◆ THE PROBLEM: Copy out all of the lines below word for word, without changing their order or wording.
━━━━━━━━━━━━━━━━
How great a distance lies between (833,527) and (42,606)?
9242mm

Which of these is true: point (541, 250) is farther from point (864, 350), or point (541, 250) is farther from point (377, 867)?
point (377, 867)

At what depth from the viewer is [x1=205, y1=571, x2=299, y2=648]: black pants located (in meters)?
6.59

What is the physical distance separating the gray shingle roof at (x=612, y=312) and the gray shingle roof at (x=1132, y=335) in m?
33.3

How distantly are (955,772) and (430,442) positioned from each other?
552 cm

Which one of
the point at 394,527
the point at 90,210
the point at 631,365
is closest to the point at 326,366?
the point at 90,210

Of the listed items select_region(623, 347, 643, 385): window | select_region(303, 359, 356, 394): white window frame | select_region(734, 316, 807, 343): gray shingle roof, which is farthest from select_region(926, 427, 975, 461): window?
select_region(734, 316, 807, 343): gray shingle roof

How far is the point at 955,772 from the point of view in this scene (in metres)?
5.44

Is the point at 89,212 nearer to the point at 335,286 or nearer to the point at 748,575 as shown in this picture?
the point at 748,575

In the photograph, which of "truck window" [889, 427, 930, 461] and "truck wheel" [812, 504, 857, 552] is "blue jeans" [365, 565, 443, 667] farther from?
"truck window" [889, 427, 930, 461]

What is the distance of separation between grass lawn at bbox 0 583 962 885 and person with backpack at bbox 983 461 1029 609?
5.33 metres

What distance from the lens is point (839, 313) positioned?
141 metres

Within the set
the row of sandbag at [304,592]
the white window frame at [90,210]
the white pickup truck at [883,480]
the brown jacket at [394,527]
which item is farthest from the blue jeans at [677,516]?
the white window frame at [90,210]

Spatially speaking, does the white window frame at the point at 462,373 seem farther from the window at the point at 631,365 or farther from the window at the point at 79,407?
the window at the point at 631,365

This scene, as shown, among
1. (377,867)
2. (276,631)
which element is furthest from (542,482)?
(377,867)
━━━━━━━━━━━━━━━━
◆ EXERCISE RESPONSE:
How great a distance lies between (833,527) and (42,606)?
9242mm

Which of these is true: point (541, 250) is farther from point (864, 350), or point (541, 250) is farther from point (377, 867)?
point (377, 867)

At what depth from the viewer is [x1=205, y1=571, x2=299, y2=648]: black pants located (in meters)?
6.59

What is the physical distance separating the gray shingle roof at (x=612, y=312) and the gray shingle roof at (x=1132, y=335) in m?
33.3

How distantly are (955,772) and (430,442) positioned from each other?
552 cm

Which one of
the point at 394,527
the point at 90,210
the point at 631,365
is closest to the point at 326,366?
the point at 90,210

Of the listed items select_region(623, 347, 643, 385): window | select_region(303, 359, 356, 394): white window frame | select_region(734, 316, 807, 343): gray shingle roof, which is farthest from select_region(926, 427, 975, 461): window?
select_region(734, 316, 807, 343): gray shingle roof

How far is the point at 955,772 from the point of view in this scene (in metres)?
5.44

Is the point at 89,212 nearer to the point at 335,286 or nearer to the point at 748,575 as shown in this picture?
the point at 748,575

In the photograph, which of "truck window" [889, 427, 930, 461] and "truck wheel" [812, 504, 857, 552] is "blue jeans" [365, 565, 443, 667] farther from?
"truck window" [889, 427, 930, 461]

What is the distance of separation between grass lawn at bbox 0 583 962 885 and person with backpack at bbox 983 461 1029 609?
5.33 metres

What distance from the lens is point (839, 313) positioned?
141 metres

Within the set
the row of sandbag at [304,592]
the white window frame at [90,210]
the white pickup truck at [883,480]
the brown jacket at [394,527]
which item is farthest from the blue jeans at [677,516]?
the white window frame at [90,210]

Spatially speaking, does the white window frame at the point at 462,373 seem farther from the window at the point at 631,365 or farther from the window at the point at 79,407?
the window at the point at 631,365

This scene, as shown, among
1. (377,867)
2. (276,631)
which element is furthest from (542,482)?
(377,867)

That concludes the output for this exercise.